The same matchers and content types power the CLI. Import from `srxy`:

`magic_file_search`, `magic_search`, `search`, `Q`, `FieldConfig`, `MatchType`, `SearchResult`

### File search

```python
from pathlib import Path
from srxy import magic_file_search

results = magic_file_search(Path("./src"), "registry", threshold=0.3)
for result in results:
    print(result.path, result.score, result.breakdown)
    for line in result.lines:
        print(f"  line {line.line_number}: {line.text}")

# Include hidden directories and files (e.g. .git)
results = magic_file_search(Path("."), "token", skip_hidden_folders=False)

# Include noise directories (e.g. __pycache__, node_modules)
results = magic_file_search(Path("."), "token", skip_noise_folders=False)

# Search everywhere — disable both skip flags
results = magic_file_search(
    Path("."),
    "token",
    skip_hidden_folders=False,
    skip_noise_folders=False,
)
```

### In-memory search

`magic_search` auto-discovers fields from your items, runs composite matching on each, and keeps the best score. Works with dicts, dataclasses, and Pydantic models. Default threshold is `0.35`.

```python
from srxy import magic_search

items = [{"name": "salt"}, {"name": "salty"}, {"name": "salad"}]
results = magic_search(items, "salat", fields=["name"])
print(results[0].item["name"])  # salad
```

When you need precision, use `search` with the `Q` expression DSL:

```python
from srxy import search, Q, FieldConfig, MatchType

# OR — match if any field scores well
search(items, "salat", where=Q.composite("name") | Q.contains("tags"))

# AND — every branch must clear the threshold
search(items, "spatial", where=Q.all(Q.composite("name"), Q.exact("status")))

# Explicit field config
search(
    people,
    "engineer",
    fields=[
        FieldConfig("role", MatchType.EXACT, weight=2.0),
        FieldConfig("name", MatchType.CONTAINS, weight=1.0),
    ],
    threshold=0.5,
)
```

Boolean scoring: `OR` uses `max(child scores)`, `AND` uses `min(child scores)`. See [Match types](#match-types) for strategies and composite weights.

---

## Match types

All CLI and API search uses these strategies under the hood.

| Type | Behavior |
|------|----------|
| `EXACT` | Case-insensitive full string equality |
| `CONTAINS` | Substring match |
| `PARTIAL` | Prefix or suffix match |
| `FUZZY` | Character-level similarity (rapidfuzz) |
| `PHONETIC` | Sounds-alike (metaphone, soundex, NYSIIS with graduated scoring) |
| `SEMANTIC` | Meaning similarity (optional; see [Power-ups](#power-ups)) |
| `COMPOSITE` | Weighted blend of available atomic matchers (default smart mode) |

Default composite weights: fuzzy 35%, semantic 20%, partial 15%, phonetic 12%, contains 10%, exact 8%. When semantic is disabled, composite skips it and renormalizes the remaining weights. Override per field via `composite_weights` on `Q.composite(...)` or `FieldConfig`.

---

## Development

```bash
python -m venv .venv
source .venv/bin/activate
pip install -e ".[dev,semantic]"
./scripts/quality/checks.sh --fix
./scripts/quality/checks.sh
```

Quality gate: Ruff → ShellCheck/shfmt → basedpyright → pip-audit → build → pytest.
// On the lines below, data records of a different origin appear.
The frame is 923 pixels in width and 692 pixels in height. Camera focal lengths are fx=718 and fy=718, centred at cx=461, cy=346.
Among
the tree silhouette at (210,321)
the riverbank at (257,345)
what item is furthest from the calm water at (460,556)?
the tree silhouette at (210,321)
- **Local** (`./scripts/quality/checks.sh`): runs all tests (unit + integration).
- **CI**: runs only `pytest -m unit` (fast tests; no semantic model required).

Integration tests (requires `pip install -e ".[semantic]"` and `SRXY_SEMANTIC=1`, set automatically in `tests/integration/conftest.py`):

```bash
pytest -m integration
```

Integration tests load a curated news-style corpus from `tests/fixtures/search_corpus.json` and measure top-k hit rates.